Christine démarre sur les chapeaux de roue et crée trois merveilleux parfums pour Baccarat. Le cristallier a trouvé en elle la meilleure interprète d’une partition olfactive digne d’un conte des Mille et Une Nuits. Les Larmes Sacrées de Thèbes, Un Certain Eté à Livadia et Une Nuit Etoilée au Bengale nous emmènent pour une balade nostalgique dans les contrées lointaines et les mondes perdus. Pour le joaillier Mauboussin, la créatrice imagine une fragrance, taillée comme une gemme dont les facettes renvoient à l’infini des éclats de mandarine russe, de bergamote de Calabre et de prune dorée. Tout récemment, elle s’est distinguée avec deux jus masculins. Pour capter la personnalité de Lagerfeld Man, signé Karl Lagerfeld, elle a choisi, en notes de tête, le yuzu et la lavande dont la première impression olfactive perçue est celle d’une « chemise blanche fraîchement repassée ». Dans le fond, on retrouve beaucoup de suavité et de sensualité, avec des bois clairs, l’ambre et le vétiver. Le très élégant Mémoire d’Homme de Nina Ricci est un magnifique bouquet de bois et d’épices. Ses parfums texturés, moelleux et riches en matières lui ont fait la réputation de « spécialiste de la matière ». La définition ne lui déplaît pas. « Cela dit, j’aime bien me dépasser, apporter un regard neuf. Ainsi, je peux aussi très bien composer un floral ou une Eau ». CQFD. L’esprit racé et pétillant de son Eau de Cartier est remarquable. Dans le domaine de la création olfactive, Christine Nagel compte désormais parmi les leaders. « On est bon parfumeur, quand on a beaucoup pleuré, confie-t-elle. Quand, sur dix projets on en gagne que deux et quand on se rend compte de tout ce temps et de travail perdus. »

Les belles harmonies

Enfant, il hume, il sent et il se noie dans les parfums. Christophe Renaud les aime tous. « A l’époque, je croyais que tous les grands noms, comme Yves Saint Laurent, par exemple, créaient leurs parfums eux-mêmes. Plus tard, quand j’ai appris l’existence des nez, je n’ai pas hésité une seconde, ma voie professionnelle était tout tracée. » Direction, donc, la faculté de chimie à Strasbourg, puis l’Institut supérieur et international des parfums, de la cosmétique et des arômes alimentaires, à Versailles, le temple des futurs parfumeurs. Ses premiers jobs, Christophe les décroche chez Créations Aromatiques en Suisse, puis chez Drom Fragrances Internationales à Paris. De ses débuts date Ode à la joie pour Yves Rocher, une composition pétillante et optimiste qui plaît beaucoup. Il y a deux ans et demi, la division parisienne de Créations Aromatiques fait appel à ses talents. Il inscrit à son palmarès Marc O’Polo pour Homme, une pluie d’herbes et d’épices, sur un fond ensorcelant de bois des tropiques.

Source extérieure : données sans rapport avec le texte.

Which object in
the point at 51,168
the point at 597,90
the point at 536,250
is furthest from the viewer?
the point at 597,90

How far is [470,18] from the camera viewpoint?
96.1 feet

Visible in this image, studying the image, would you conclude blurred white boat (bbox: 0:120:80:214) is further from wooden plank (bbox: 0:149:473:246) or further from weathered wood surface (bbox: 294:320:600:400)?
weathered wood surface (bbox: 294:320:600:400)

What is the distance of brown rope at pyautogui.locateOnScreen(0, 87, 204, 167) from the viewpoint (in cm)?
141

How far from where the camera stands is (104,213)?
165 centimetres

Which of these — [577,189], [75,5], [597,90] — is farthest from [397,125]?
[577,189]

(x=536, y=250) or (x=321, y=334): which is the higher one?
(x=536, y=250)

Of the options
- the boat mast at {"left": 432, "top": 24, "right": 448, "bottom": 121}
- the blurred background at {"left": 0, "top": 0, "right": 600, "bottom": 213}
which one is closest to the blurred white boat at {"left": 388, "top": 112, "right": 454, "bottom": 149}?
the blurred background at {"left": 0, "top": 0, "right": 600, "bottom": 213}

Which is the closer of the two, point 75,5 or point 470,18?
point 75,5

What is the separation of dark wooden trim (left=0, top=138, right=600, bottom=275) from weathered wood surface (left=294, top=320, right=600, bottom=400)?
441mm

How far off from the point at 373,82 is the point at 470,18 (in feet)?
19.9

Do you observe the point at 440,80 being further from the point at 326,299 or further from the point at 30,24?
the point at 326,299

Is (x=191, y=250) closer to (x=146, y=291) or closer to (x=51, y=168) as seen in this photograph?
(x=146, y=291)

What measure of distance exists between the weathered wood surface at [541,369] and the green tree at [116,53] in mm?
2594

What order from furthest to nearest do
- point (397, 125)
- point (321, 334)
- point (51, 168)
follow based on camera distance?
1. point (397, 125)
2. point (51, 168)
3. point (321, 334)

Suit un grand challenge: composer le premier parfum de Chantal Thomass, la reine de la lingerie hyperféminine. « J’ai été très excité par ce projet, souligne Christophe. J’avais un souvenir très précis de sa boutique bonbonnière au Palais-Royal que j’adorais et qui n’existe plus. » Pour évoquer l’univers vaporeux, sexy et intimiste de la créatrice de mode, Christophe travaille surtout la framboise et la violette. Le résultat est superbe. La fragrance est pleine de personnalité, tout en étant facile d’accès, affichant des notes bien équilibrées. En phase totale avec l’esprit de rêve de Chantal Thomass, mais aussi avec la philosophie de Christophe. En effet, quand on lui demande la définition d’un parfum de qualité, il répond que ce n’est pas forcément un parfum original, mais plutôt un parfum qui sent bon, harmonieux et créatif. Bref, un parfum qui fait rêver.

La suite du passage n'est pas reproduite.